=== INSTRUCTIONS TO FOLLOW ===
Locate every line in the entries below that contains the string "green", treating uppercase and lowercase as different, and copy each such line in full.

=== TASK INPUTS ===
——

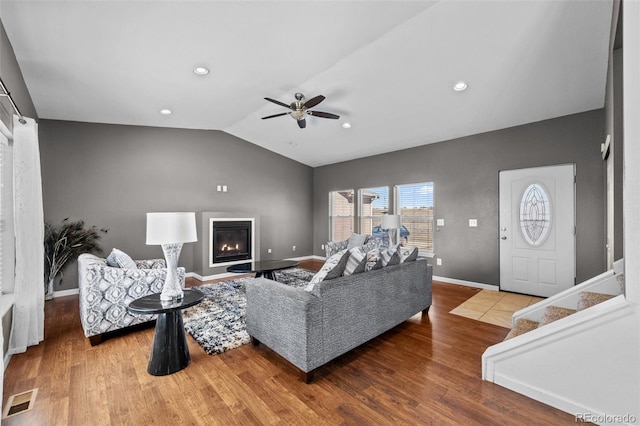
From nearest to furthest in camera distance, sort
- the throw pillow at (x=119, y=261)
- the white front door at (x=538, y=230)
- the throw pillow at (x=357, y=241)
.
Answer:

——

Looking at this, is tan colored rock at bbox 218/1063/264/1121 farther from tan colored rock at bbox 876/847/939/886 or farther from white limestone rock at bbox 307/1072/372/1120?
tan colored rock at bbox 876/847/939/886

——

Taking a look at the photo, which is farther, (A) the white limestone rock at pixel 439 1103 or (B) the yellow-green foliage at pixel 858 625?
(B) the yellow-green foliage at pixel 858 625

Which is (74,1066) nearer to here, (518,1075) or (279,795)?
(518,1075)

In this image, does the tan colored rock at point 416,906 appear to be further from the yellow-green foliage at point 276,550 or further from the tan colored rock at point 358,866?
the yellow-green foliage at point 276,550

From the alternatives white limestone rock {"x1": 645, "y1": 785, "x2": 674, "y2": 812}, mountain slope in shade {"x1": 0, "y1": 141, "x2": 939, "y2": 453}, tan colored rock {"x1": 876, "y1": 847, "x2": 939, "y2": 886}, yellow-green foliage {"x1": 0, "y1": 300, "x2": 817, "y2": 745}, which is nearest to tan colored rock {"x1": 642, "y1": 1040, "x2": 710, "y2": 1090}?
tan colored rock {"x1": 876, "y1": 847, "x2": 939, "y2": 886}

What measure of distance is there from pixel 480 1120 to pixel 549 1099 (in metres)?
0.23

——

=== CORRECT RESULT ===
Taking a look at the photo, which is farther, (A) the white limestone rock at pixel 439 1103 or (B) the yellow-green foliage at pixel 858 625?
(B) the yellow-green foliage at pixel 858 625
In this image, does the tan colored rock at point 416,906 appear to be further from the yellow-green foliage at point 276,550 or further from the tan colored rock at point 358,866?
the yellow-green foliage at point 276,550
From the alternatives white limestone rock {"x1": 645, "y1": 785, "x2": 674, "y2": 812}, mountain slope in shade {"x1": 0, "y1": 141, "x2": 939, "y2": 453}, tan colored rock {"x1": 876, "y1": 847, "x2": 939, "y2": 886}, yellow-green foliage {"x1": 0, "y1": 300, "x2": 817, "y2": 745}, which is nearest to tan colored rock {"x1": 642, "y1": 1040, "x2": 710, "y2": 1090}?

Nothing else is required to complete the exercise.